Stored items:

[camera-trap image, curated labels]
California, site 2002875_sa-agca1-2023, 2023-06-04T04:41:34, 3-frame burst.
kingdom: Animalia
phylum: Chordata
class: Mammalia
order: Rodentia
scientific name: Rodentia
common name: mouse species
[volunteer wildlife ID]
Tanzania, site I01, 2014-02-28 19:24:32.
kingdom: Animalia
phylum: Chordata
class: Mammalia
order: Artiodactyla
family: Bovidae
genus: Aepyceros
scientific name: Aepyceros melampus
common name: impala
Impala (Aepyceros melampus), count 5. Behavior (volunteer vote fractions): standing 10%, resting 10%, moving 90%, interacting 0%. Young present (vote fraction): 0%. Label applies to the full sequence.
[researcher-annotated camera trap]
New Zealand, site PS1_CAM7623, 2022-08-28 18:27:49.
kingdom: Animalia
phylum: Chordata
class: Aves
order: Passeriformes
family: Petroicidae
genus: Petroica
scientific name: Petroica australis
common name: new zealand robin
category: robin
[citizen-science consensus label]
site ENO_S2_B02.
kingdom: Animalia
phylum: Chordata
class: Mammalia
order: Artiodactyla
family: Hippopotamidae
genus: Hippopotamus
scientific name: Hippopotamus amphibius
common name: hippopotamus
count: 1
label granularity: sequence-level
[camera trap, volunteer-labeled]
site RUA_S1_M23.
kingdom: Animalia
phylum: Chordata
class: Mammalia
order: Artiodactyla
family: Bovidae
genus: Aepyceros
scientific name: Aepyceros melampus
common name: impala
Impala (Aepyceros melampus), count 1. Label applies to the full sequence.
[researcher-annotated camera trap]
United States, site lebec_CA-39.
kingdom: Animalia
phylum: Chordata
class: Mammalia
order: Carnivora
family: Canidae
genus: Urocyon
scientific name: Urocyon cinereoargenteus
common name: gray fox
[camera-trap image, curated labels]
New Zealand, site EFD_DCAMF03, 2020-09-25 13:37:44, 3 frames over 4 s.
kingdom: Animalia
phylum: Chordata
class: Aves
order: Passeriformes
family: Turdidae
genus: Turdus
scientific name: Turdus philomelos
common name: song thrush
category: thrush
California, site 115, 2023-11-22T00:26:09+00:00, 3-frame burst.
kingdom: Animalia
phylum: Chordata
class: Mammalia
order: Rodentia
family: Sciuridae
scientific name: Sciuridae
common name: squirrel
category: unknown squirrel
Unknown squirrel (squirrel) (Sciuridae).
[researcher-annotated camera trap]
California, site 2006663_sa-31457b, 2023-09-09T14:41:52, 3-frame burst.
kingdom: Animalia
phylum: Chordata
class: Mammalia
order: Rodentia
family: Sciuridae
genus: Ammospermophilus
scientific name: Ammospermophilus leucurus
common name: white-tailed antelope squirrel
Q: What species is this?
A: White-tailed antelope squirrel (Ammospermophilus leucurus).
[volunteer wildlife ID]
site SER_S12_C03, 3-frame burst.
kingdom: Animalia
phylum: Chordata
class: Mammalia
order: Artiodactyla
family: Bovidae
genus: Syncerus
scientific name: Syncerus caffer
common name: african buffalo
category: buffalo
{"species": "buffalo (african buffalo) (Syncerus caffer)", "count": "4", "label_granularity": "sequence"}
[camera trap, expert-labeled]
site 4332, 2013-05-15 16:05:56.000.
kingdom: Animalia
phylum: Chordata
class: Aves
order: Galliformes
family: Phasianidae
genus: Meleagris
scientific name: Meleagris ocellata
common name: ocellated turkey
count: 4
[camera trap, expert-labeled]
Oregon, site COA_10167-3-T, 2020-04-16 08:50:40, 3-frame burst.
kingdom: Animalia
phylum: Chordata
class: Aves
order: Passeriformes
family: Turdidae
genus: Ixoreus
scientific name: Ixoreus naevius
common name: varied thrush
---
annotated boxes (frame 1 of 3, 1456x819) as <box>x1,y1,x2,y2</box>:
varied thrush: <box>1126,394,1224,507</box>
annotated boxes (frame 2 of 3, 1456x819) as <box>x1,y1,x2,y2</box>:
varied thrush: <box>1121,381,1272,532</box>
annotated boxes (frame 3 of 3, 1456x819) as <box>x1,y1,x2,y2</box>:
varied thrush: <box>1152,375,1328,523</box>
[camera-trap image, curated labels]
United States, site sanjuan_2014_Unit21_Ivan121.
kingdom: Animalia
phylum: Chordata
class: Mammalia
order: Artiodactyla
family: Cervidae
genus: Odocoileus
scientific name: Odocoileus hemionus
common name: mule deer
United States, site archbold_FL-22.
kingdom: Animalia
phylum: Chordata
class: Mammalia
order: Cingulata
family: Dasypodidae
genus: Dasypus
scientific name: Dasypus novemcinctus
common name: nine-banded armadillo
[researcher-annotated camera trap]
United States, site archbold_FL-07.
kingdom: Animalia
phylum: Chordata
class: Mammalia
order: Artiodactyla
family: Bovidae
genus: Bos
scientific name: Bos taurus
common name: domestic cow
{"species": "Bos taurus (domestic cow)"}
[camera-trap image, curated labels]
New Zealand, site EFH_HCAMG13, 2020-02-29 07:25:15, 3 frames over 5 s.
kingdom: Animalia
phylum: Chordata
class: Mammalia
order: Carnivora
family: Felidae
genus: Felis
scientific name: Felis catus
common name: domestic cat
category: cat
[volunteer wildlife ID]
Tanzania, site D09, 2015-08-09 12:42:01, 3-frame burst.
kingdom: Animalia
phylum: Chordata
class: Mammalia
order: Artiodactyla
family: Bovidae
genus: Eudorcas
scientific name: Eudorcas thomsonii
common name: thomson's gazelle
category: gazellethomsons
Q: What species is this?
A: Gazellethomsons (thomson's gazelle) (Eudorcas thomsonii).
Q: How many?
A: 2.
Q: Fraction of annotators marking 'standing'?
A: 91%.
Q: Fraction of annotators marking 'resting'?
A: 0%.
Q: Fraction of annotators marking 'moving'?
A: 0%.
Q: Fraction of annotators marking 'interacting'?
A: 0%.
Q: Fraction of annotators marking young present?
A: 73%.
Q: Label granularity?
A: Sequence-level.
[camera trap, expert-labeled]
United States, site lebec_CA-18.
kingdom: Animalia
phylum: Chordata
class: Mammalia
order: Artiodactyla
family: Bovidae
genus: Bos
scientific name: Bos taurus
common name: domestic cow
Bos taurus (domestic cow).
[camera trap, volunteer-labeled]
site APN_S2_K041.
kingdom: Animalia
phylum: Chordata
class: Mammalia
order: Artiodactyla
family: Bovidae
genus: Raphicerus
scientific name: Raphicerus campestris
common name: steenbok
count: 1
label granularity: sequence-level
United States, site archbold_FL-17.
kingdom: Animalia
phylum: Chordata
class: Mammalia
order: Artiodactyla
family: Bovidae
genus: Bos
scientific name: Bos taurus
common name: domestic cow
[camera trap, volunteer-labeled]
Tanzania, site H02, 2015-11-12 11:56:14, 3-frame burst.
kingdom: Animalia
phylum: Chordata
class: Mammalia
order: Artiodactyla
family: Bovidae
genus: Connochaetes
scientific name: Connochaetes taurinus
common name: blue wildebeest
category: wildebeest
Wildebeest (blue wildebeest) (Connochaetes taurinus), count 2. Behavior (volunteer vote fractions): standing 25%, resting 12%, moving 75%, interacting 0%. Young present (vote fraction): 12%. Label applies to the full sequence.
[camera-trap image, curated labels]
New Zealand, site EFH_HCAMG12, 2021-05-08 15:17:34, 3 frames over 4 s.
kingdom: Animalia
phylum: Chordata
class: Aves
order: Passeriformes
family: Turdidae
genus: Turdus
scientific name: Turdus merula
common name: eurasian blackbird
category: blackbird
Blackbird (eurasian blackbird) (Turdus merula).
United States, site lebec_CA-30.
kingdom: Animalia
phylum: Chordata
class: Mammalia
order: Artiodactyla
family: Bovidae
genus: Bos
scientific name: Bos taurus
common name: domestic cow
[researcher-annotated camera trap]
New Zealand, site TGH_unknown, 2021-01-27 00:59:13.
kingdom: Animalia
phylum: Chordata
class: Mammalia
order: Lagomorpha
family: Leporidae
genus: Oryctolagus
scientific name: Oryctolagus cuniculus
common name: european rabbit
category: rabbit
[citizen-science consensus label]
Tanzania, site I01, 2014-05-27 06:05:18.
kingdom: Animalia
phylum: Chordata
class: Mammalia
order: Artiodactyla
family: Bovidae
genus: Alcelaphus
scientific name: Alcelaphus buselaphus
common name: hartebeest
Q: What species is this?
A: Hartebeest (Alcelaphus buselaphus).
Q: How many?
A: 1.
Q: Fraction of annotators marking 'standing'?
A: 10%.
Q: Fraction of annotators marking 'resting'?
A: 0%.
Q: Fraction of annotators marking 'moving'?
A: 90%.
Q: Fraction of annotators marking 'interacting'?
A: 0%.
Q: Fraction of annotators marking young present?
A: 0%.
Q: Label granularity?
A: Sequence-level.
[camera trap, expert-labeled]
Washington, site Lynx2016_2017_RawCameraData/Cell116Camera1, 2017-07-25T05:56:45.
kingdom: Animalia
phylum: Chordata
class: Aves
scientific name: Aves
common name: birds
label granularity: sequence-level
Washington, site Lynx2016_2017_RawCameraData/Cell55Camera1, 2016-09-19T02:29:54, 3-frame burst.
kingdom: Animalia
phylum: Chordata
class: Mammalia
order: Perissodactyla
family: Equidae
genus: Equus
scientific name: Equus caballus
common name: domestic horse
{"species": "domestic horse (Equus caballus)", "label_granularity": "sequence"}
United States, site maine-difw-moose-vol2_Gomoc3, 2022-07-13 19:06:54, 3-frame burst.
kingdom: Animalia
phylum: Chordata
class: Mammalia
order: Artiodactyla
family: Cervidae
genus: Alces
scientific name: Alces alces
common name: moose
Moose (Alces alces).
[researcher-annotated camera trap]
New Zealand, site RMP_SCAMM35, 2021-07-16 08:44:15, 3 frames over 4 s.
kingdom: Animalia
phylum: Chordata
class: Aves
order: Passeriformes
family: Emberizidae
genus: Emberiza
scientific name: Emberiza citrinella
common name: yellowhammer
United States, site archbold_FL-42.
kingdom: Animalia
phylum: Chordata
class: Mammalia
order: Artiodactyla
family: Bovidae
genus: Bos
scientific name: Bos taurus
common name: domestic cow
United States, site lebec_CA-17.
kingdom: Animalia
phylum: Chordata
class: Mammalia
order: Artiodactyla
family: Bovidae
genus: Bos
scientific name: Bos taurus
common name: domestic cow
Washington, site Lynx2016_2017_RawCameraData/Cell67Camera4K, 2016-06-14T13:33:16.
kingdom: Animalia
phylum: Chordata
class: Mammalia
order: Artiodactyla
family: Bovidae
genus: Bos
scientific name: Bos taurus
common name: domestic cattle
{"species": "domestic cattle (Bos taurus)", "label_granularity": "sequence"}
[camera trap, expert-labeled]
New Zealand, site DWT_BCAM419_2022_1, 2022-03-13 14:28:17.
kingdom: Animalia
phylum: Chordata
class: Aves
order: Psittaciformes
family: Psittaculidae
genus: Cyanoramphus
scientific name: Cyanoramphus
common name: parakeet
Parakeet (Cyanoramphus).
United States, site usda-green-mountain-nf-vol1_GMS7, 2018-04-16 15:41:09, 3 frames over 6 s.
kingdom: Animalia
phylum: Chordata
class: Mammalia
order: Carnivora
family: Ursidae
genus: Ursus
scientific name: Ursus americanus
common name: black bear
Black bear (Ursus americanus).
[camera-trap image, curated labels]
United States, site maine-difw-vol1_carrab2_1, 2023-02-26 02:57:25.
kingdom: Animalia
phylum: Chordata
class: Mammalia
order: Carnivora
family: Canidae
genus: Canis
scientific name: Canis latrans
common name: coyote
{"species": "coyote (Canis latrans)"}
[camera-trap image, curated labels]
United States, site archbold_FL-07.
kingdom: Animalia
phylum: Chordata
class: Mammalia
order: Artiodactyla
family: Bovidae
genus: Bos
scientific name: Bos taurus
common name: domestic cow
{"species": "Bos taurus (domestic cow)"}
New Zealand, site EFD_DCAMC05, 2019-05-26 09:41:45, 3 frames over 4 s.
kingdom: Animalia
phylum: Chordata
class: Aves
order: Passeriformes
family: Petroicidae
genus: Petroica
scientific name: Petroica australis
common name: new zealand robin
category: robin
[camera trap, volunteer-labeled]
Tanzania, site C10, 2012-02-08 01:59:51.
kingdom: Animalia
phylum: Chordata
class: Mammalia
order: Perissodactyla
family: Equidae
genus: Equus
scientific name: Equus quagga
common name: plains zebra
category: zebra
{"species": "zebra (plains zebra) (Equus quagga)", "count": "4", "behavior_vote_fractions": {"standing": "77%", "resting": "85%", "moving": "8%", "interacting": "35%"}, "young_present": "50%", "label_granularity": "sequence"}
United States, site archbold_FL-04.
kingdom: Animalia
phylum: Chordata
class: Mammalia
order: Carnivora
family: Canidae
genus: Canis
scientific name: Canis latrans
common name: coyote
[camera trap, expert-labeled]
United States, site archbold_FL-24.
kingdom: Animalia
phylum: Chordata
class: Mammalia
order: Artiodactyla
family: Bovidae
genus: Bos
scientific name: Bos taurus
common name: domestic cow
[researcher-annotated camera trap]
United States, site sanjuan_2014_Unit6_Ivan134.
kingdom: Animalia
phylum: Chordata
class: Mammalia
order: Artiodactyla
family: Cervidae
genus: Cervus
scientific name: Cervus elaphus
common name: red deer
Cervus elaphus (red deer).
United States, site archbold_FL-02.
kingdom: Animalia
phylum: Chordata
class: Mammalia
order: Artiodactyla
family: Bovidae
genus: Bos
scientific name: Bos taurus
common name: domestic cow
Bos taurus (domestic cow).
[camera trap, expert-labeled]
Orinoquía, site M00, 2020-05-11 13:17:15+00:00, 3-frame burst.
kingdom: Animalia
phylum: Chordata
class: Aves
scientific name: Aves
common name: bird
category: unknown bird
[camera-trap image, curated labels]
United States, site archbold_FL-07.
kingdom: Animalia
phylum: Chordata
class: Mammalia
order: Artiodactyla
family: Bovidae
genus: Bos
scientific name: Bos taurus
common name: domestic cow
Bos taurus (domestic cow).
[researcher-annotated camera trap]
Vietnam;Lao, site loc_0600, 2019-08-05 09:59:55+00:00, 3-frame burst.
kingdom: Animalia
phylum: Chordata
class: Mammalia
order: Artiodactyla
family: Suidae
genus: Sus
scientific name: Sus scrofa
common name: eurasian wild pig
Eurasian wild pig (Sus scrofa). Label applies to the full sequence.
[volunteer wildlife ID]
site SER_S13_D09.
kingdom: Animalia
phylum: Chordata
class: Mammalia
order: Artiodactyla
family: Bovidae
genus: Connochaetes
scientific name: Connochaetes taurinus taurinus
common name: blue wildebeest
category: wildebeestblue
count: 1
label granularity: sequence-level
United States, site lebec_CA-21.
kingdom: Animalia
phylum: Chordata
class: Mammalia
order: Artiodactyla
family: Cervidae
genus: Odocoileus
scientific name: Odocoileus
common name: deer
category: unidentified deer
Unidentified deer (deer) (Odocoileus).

#### WHAT TO WORK ON
In the data above, which lines include "Equus"? Return those lines.

#### SOLUTION BELOW
genus: Equus
scientific name: Equus caballus
{"species": "domestic horse (Equus caballus)", "label_granularity": "sequence"}
genus: Equus
scientific name: Equus quagga
{"species": "zebra (plains zebra) (Equus quagga)", "count": "4", "behavior_vote_fractions": {"standing": "77%", "resting": "85%", "moving": "8%", "interacting": "35%"}, "young_present": "50%", "label_granularity": "sequence"}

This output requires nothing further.